======== Supplied text ========

If the hostages came home, it might provide Carter the margin of victory. The hostage crisis was now all over television again as reporters got wind of a possible settlement. There were pictures of the waiting buses and plane, interviews with the hostage families, and long recapitulations of the whole sorry story as the first-year anniversary of the takeover approached. Poised, ever cheerful Dorothea Morefield, wife of the captive embassy consul, was everywhere. “They [the Iranians] want to resolve it, want to bring it to an end,” she told one reporter, gazing out softly behind her big-rimmed glasses. “I think they [the hostages] are coming home and I don’t think it will be too much longer.”

A half-hour-long special on the hostage crisis, “A Year in Captivity,” punctuated by passages from letters written by Dick Morefield to his wife and children, aired on CBS just days before the election. The special suggested that an end to the crisis was at hand, perhaps too much at hand, with moderator Dan Rather commenting, “There are questions whether the deal is being rushed too hastily for election campaign purposes.”

Suspense over the election and the hostages rose toward a crescendo on election eve. Once again the nation was poised for a happy ending…and nothing happened. The Iranian leaders had apparently expected Carter to grab at the chance to save his presidency; they had demanded that he simply announce his acceptance of the deal on television. To his credit Carter didn’t bite. He coolly issued a statement calling the proposed deal “a good and constructive move,” but said that his actions would not be governed by the press of the campaign or his desire for a second term. There was still a filament of hope that the Iranians would go through with the release and complete the negotiations afterward. The president would note in his memoirs, “Now my political future might well be determined by irrational people on the other side of the world over whom I had no control.”

There were complex legal issues involved. Probably the most difficult conditions were the requests that Iranian assets be unfrozen and that legal claims against the country be dropped. There were about $10 billion in assets at stake, which included securities, gold deposits with the Federal Reserve, and money in the U.S. Treasury and in American banks both at home and abroad. At least $500 million was being held by American companies. Lodged against that fortune were lawsuits over debts incurred by the shah’s government that had gone unpaid after the revolution, including a $175 million bill from Sedco, a Texas oil equipment firm, a $93 million bill owed the E. I. Du Pont Corporation for a synthetic textile plant it had built in Iran, and an unpaid $85 million bill to the Xerox Corporation. The most hopeful part of the proposal was Iran’s suggestion that Algerian diplomats mediate final discussions.

Instead of a breakthrough, however, Carter’s beleaguered face appeared on TV to announce yet another in a long series of disappointments. The result was immediate. With typically cold calculation, Carter wrote in his diary that evening, Monday, November 3:

Pat [Cadell, his pollster] was getting some very disturbing public-opinion poll results, showing a massive slippage as people realized that the hostages were not coming home. The anniversary date…absolutely filled the news media. Time, Newsweek, U.S. News—all had cover stories on the hostages. And by Monday only a tiny portion (I think Pat said 19 percent) thought that the hostages were going to be coming home any time soon. This apparently opened up a flood of related concerns among the people that we were impotent…Strangely enough, my favorability rating went up—the way I handled the Iran situation went up, and the percentage that thought it was used for political purposes went down…[but] prospects had faded away for us to win.

======== Records shown ========

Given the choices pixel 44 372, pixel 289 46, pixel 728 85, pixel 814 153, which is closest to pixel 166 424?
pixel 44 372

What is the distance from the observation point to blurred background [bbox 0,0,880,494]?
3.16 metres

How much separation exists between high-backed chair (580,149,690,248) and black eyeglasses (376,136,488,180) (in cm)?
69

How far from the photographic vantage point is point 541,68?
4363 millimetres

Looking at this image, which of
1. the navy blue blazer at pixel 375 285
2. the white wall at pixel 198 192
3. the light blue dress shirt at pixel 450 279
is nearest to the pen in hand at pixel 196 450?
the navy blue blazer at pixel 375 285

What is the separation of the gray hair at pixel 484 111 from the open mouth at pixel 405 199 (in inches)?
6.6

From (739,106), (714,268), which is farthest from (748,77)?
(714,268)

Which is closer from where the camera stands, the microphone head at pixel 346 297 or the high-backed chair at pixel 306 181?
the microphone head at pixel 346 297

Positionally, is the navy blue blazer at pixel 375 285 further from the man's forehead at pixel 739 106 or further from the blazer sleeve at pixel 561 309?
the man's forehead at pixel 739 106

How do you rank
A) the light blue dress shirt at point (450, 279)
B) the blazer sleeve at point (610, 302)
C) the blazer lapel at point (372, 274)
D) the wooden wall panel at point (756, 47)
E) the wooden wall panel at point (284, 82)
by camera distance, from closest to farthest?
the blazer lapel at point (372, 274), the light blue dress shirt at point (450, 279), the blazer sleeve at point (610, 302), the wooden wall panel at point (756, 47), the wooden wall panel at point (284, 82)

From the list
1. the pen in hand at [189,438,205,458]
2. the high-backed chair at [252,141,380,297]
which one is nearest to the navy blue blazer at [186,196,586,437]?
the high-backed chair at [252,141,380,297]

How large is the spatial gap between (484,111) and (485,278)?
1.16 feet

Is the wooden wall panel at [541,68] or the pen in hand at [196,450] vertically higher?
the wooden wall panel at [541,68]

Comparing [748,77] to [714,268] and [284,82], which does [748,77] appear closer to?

========

**To do**
• A. Extract everything in the hostage crisis passage from "Pat [Cadell, his" down to "for us to win.".
• B. Extend the hostage crisis passage, picking up right after its last sentence.
The data stands apart from the hostage crisis passage.

**Answers for the exercise**
• A.
Pat [Cadell, his pollster] was getting some very disturbing public-opinion poll results, showing a massive slippage as people realized that the hostages were not coming home. The anniversary date…absolutely filled the news media. Time, Newsweek, U.S. News—all had cover stories on the hostages. And by Monday only a tiny portion (I think Pat said 19 percent) thought that the hostages were going to be coming home any time soon. This apparently opened up a flood of related concerns among the people that we were impotent…Strangely enough, my favorability rating went up—the way I handled the Iran situation went up, and the percentage that thought it was used for political purposes went down…[but] prospects had faded away for us to win.

• B.
On Election Day, Carter returned to his home in Plains, Georgia, to cast his vote. He told reporters, coyly, “I asked my wife who she was voting for, and I voted the same way.” When reporters asked him what he planned to do in the event that he lost, he demurred, saying that he expected to win, but he already knew the truth. In a moment rare for him, the president lost his composure thanking the gathered friends and family from his hometown. He said he felt “more encouraged than I have in the past” about winning the hostages’ release, and, asked about the impact the hostage crisis had on his reelection campaign, Carter said with conviction tinged by a trace of wistfulness, “I’d have to say it was a negative factor, but we acted properly.”

In the end, the third-party candidate Anderson wasn’t even a factor. American voters making up their minds at the last minute decided in favor of the Republican candidate, giving Reagan and his party an overwhelming victory. The former movie star and California governor took almost 10 percent more of the popular tally and a landslide of electoral votes—489 to 49. He carried forty-four of the fifty states.

There was widespread rejoicing in Iran over Carter’s defeat. It was regarded by many as another sign of Allah’s hand in world affairs, although no less a local hero than Mousavi Khoeniha, spiritual adviser to the student hostage takers, was less sanguine. Referring to Reagan, he told a reporter, “The yellow dog is brother to the jackal.”

On the first anniversary of their captivity, some of the hostages were awakened in Evin prison by radio broadcasts in English. Apparently the students wanted to spread the news, and had tuned in to a BBC station and cranked up the volume. Some of the report concerned the Polish uprising against its Soviet masters, and then came the news that Ronald Reagan had defeated Jimmy Carter in the American election.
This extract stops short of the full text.